It's an exhausting pattern, but the lack of clarity and competence from this White House seems to complicate every critical situation. This time, mass confusion reigns again because President Donald Trump issued a flurry of executive orders and memorandums over the weekend that purports to end congressional gridlock with his own coronavirus aid package.

Trump said he would provide a payroll tax "holiday" to workers; extend heightened unemployment benefits, this time at $400 per week; extend eviction protections and further delay student loan payments and waive interest.

But it pays to read the fine print with this president. First, it is unclear whether Trump has the legal authority to essentially appropriate funds, a clearly defined constitutional role of Congress. And on the orders themselves, there is less than meets the eye.

The payroll tax action would only defer the employee portion of that tax. That money would still be owed, and unless Congress took subsequent action, could stick Americans with an unpleasant balloon payment in the future. Trump, who has outlined few clear second-term goals, did say that if re-elected he wants to "terminate" the payroll tax, essentially defunding Social Security and Medicare.

There's also a catch with the enhanced unemployment benefits. States would have to come up with $100 of the $400, a tall order when most are facing deficits. Minnesota has a $2.4 billion deficit projected for this budget period and a $4.7 billion deficit in the next two-year budget.

The eviction protection, on closer examination, is little more than a vague directive to federal housing officials to look for ways to avoid eviction.

There are other problems. To fund his extended unemployment benefits, Trump would raid the federal disaster relief fund, shifting $44 billion to pay for barely five weeks of benefits just as the nation enters hurricane season. Already parts of the Midwest have been devastated by a powerful storm with damage spanning several states.

What's curious is that Trump, who once styled himself a master dealmaker, most often favors not negotiating but unilateral action. Worse, there is a seat-of-the-pants quality to these proposals that leaves other people to scramble on how to make it all work or quietly ignore them.

"This is absolutely unprecedented," Norm Ornstein, a political scientist and longtime congressional observer at the American Enterprise Institute, told an editorial writer. "He has systematically purged from his administration anyone who would say, 'Wait a minute, you can't do that.' Now he is proposing snatching by executive order the taxing power of Congress as well as the spending power."

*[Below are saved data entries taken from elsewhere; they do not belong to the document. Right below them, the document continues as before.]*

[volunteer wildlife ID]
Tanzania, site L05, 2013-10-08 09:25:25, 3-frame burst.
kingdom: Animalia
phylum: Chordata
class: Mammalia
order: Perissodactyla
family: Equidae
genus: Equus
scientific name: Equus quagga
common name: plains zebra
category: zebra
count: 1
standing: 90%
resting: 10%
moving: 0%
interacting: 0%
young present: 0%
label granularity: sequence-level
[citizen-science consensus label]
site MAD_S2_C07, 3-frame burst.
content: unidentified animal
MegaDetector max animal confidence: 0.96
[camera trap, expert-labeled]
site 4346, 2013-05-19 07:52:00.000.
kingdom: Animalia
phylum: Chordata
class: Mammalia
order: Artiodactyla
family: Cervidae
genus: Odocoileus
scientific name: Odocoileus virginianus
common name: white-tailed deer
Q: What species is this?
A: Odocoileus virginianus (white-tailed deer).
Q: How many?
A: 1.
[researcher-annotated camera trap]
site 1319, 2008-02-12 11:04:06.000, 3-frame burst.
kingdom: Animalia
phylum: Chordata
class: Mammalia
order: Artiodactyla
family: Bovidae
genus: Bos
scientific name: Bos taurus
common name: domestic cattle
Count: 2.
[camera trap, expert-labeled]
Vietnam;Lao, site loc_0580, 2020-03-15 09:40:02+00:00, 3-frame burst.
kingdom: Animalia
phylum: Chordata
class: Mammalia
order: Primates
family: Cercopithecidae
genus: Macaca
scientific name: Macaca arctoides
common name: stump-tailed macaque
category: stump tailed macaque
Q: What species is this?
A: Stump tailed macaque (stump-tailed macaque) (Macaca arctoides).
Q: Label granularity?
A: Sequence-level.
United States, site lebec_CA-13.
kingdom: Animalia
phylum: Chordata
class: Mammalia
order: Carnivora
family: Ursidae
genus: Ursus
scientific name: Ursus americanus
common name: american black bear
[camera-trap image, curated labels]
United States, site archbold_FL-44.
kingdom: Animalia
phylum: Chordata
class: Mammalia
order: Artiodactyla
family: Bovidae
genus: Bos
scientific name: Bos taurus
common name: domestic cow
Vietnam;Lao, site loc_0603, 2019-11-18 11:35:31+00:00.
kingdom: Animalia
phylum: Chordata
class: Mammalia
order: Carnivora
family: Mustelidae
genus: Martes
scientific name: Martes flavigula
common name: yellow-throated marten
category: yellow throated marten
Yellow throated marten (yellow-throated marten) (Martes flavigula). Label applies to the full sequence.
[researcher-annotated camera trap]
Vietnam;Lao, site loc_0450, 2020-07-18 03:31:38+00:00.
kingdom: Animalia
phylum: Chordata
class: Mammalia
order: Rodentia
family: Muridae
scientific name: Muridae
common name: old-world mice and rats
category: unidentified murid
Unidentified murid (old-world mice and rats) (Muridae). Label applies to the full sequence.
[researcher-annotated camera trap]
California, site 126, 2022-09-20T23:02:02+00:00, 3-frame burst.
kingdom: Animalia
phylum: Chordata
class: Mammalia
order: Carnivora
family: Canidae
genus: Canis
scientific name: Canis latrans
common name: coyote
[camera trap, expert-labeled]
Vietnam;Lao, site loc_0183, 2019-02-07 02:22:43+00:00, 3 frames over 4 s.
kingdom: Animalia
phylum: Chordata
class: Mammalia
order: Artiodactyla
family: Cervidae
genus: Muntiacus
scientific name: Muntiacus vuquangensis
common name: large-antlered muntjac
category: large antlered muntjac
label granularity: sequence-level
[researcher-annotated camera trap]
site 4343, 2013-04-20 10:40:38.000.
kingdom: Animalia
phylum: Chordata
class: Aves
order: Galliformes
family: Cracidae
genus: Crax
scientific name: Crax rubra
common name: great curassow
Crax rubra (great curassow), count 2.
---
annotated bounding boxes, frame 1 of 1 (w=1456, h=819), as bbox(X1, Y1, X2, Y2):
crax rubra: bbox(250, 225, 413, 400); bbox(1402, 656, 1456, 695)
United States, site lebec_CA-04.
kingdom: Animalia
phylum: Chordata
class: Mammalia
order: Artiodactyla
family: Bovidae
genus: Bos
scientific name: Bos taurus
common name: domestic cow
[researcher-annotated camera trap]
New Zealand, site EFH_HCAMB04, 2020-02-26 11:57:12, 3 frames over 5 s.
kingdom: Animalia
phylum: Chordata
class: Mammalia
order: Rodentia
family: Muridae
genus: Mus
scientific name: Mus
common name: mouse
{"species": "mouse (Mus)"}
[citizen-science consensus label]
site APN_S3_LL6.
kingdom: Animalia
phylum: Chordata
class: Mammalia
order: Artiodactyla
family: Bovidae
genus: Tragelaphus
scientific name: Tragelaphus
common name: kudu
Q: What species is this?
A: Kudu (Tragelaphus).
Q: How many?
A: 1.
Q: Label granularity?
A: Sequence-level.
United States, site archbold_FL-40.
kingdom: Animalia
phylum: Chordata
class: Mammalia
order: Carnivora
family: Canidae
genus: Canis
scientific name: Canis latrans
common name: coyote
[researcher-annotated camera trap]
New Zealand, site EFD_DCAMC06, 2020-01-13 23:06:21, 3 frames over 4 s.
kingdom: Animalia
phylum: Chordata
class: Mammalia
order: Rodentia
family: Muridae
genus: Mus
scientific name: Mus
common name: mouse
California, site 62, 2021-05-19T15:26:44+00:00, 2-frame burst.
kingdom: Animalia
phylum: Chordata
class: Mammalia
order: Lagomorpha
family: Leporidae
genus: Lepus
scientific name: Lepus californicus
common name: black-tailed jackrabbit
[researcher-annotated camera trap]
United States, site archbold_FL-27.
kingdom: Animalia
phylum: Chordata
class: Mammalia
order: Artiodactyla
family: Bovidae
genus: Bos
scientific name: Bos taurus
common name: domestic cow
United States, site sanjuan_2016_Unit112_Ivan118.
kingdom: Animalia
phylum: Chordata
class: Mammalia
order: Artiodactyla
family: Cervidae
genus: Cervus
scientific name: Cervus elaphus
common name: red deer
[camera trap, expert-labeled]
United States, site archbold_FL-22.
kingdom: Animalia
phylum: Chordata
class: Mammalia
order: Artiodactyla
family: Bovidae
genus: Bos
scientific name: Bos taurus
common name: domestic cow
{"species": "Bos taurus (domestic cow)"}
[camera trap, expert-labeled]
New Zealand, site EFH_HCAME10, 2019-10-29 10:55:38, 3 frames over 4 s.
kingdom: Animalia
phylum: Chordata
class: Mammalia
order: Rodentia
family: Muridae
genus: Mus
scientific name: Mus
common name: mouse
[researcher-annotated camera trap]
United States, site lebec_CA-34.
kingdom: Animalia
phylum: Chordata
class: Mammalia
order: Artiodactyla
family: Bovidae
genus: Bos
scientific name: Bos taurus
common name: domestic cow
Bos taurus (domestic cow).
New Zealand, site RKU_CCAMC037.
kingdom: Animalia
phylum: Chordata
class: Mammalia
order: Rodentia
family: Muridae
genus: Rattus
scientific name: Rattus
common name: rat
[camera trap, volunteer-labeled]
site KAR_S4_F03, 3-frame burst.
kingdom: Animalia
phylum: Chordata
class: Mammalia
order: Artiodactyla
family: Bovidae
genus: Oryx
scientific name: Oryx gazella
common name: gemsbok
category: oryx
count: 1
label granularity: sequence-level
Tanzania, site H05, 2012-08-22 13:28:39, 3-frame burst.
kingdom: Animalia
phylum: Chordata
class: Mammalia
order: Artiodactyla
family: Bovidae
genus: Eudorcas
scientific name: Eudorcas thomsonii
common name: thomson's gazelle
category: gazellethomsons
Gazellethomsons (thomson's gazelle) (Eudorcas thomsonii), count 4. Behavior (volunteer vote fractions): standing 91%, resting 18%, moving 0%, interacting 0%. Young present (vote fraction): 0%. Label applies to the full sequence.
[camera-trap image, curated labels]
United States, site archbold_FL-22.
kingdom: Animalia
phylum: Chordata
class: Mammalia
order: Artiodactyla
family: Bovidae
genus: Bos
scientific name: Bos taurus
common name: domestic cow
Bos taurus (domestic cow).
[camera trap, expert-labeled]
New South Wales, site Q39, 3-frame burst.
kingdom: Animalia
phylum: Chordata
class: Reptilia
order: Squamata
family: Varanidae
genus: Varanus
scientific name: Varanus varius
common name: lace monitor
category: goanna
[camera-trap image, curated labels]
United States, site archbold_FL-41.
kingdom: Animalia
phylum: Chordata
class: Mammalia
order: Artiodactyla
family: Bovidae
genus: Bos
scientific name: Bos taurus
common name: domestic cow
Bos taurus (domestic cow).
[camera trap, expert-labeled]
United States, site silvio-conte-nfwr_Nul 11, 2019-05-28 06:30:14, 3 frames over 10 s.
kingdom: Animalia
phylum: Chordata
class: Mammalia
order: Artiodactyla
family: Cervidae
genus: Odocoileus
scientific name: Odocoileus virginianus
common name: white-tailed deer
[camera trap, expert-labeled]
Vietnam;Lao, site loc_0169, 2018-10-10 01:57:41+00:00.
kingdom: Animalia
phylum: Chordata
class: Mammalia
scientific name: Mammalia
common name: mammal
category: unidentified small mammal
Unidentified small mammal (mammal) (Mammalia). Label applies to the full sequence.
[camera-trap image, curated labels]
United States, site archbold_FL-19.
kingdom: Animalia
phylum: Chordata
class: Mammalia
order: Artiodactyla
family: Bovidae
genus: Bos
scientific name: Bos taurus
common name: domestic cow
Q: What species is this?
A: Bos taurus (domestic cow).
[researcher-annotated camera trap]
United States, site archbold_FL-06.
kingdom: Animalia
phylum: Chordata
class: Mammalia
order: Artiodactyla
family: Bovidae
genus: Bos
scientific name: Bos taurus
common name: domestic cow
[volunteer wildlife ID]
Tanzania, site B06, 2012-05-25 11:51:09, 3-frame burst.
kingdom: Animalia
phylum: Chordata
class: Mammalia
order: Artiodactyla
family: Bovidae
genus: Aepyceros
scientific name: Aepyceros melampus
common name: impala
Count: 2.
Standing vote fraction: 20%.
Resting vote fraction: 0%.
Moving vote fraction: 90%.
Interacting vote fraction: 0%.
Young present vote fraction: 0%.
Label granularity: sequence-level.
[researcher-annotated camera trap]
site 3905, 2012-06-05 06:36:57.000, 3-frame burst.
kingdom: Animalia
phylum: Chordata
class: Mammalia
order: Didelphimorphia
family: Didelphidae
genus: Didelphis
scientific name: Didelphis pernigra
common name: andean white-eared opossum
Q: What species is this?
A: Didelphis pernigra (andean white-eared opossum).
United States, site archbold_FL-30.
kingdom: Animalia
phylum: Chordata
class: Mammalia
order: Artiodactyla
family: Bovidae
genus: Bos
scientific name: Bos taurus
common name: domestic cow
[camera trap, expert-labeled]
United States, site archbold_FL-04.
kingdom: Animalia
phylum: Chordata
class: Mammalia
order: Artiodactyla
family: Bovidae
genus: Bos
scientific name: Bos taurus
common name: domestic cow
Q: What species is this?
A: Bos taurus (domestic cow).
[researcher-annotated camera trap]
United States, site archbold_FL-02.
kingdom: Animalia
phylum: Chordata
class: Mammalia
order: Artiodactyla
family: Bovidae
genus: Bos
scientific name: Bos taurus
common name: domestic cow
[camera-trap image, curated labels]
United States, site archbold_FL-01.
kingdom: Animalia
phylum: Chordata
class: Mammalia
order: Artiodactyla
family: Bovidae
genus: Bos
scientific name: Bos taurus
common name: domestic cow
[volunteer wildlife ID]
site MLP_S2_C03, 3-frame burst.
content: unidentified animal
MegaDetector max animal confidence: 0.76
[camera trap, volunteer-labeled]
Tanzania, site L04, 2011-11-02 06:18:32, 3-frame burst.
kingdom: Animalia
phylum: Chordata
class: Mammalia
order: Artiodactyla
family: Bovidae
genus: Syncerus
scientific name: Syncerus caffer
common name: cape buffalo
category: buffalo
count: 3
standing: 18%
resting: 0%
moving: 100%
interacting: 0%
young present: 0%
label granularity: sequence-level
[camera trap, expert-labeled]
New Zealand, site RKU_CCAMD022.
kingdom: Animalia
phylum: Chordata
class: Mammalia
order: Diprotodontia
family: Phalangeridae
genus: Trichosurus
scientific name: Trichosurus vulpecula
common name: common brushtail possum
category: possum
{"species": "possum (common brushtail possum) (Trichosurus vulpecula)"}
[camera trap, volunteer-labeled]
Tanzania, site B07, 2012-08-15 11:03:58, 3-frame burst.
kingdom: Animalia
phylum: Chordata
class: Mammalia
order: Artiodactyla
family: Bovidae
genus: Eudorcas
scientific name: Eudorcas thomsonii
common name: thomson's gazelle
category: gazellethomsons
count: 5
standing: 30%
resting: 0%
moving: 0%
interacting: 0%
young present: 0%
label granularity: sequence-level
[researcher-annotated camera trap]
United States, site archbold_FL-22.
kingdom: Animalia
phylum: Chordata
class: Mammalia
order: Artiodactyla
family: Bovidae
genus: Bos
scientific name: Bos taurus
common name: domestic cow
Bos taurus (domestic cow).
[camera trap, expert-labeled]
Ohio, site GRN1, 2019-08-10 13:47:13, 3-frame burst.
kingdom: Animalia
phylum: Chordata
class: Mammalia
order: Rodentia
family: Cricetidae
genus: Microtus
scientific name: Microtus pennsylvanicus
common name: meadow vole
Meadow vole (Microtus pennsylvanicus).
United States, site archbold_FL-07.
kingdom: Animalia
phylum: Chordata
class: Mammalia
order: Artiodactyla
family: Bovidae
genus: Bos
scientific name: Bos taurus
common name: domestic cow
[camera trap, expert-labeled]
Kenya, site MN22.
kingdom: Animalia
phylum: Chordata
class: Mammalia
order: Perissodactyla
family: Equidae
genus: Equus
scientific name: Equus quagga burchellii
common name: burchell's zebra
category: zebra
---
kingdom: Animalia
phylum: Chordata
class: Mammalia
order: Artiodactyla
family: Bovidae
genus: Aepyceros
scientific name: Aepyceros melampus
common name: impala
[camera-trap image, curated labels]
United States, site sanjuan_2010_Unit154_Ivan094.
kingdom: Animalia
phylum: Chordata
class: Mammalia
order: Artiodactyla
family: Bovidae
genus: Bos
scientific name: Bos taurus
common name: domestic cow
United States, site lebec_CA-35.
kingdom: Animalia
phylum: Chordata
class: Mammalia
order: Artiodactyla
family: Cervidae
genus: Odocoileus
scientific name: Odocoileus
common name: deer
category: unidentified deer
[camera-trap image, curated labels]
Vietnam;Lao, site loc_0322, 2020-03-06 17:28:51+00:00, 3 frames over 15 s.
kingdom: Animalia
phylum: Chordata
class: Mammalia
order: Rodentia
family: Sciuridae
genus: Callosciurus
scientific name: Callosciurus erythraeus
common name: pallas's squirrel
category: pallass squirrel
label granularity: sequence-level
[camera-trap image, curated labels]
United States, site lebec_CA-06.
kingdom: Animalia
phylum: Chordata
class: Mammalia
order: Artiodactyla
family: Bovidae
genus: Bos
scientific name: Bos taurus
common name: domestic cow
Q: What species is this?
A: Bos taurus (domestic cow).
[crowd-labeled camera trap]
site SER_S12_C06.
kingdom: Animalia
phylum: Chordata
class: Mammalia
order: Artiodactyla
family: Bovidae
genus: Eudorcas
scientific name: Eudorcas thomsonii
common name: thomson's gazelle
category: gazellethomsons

Meanwhile, Congress remains gridlocked. The House, it should be said, passed its coronavirus HEROES Act in May — $3 trillion that would have provided food assistance, aid for farmers, ranchers and small businesses hurt by the pandemic. It would have sent state and local fiscal aid and provided funds for testing, tracing and treatment, along with election security. But what incentive do Republicans have to negotiate with Democrats when they can sit back and let Trump take unilateral action, while also relieving them of responsibility for what follows?

"Precedents like this are dangerous," Ornstein said. Treating congressional appropriations as a gigantic slush fund, to be used for whatever purpose Trump favors, and allowing the president to alter existing tax policy "all chip away at the fundamental checks and balances of our system. It is heading us on a path to autocracy."